Divide and Conquer Troubleshooting Method:
In situations where the problem / data information is not sufficient to determine a Top-Down or Bottom-Up approach, the Divide and Conquer method is deployed by pinging the destination IP Address from the source IP Address (from the Host machine), which if the ping is successful it can be assumed that layers 1-3 are working across the data path and then a Bottom-Up or Top-Down approach for Layer 4-7 can be deployed based on the best option:
This is easily the most widely used troubleshooting strategy to narrow down an issue, however if the ping does not successfully respond from Host to Destination, the next troubleshooting method should be deployed to pinpoint where the issue resides.
Follow the Traffic Path Troubleshooting Method:
If the Divide and Conquer method reveals that the Host machine does not have Layer 3 connectivity to its destination Host IP Address, this method will narrow down which network device / segment is having the issue:
In the above example the issue does not necessarily indicate an issue at Layer 3 on SW2, however L3 communication is failing from this device, and the network admin can now focus on this network device or segment to look deeper into issues that may be resolved using the last two troubleshooting methods described below.
Comparing Configuration Troubleshooting Method:
This is what I call the “Stare and Compare” method, where you can either take a backup running configuration of a device and compare it to the current running configuration to spot possible changes that weren’t documented, or you can review the running configuration of the local and directly connected devices to spot differences in the configs that could cause an issue (like missing security config on one side, incorrect password / key for a security config, wrong interface IP configured, etc).

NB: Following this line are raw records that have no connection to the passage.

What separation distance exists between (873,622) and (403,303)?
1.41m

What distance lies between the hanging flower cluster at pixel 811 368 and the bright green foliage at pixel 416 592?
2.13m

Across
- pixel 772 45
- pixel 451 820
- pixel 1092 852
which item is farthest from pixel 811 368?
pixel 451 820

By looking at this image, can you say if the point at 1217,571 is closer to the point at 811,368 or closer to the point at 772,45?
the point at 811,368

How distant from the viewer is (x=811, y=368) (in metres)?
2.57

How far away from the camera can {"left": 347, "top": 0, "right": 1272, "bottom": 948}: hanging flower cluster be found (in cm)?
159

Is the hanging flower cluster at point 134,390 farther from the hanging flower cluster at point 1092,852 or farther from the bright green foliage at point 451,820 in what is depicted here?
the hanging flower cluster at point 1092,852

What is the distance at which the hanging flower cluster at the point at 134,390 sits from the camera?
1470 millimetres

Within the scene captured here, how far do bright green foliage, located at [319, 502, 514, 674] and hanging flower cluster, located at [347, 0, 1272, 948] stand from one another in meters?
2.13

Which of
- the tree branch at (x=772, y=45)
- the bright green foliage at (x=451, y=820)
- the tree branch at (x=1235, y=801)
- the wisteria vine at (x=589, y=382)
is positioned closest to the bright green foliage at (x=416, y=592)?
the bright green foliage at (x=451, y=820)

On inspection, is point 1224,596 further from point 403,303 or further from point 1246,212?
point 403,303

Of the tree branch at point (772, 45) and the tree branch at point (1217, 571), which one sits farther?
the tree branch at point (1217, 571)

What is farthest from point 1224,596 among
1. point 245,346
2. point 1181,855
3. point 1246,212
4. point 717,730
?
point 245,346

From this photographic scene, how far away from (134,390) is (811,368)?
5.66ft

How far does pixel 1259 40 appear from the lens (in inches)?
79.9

Component Swapping Troubleshooting Method:
If the “Stare and Compare” does not produce any obvious configuration issues, replacing a cable or the entire device may be appropriate, based on the scale of the issue.
For example if a single user on a switch is having an issue then it may be a bad cable is causing issues to that single host, however if an entire group of users are having issues that are all local to a single switch, the issue may be that the switch is going bad and needs to replaced entirely (either after hours or ASAP depending on the issue severity).
That wraps up the different approaches to troubleshooting a network issue!
Though this article describes the different approaches and when to deploy them, another large portion of network troubleshooting is the maintenance, which will be discussed in another post as this is robust enough of a topic for tonight 🙂
Next up will be a review of network maintenance models, also an important topic for the TSHOOT exam, before diving into troubleshooting ROUTE and SWITCH topics!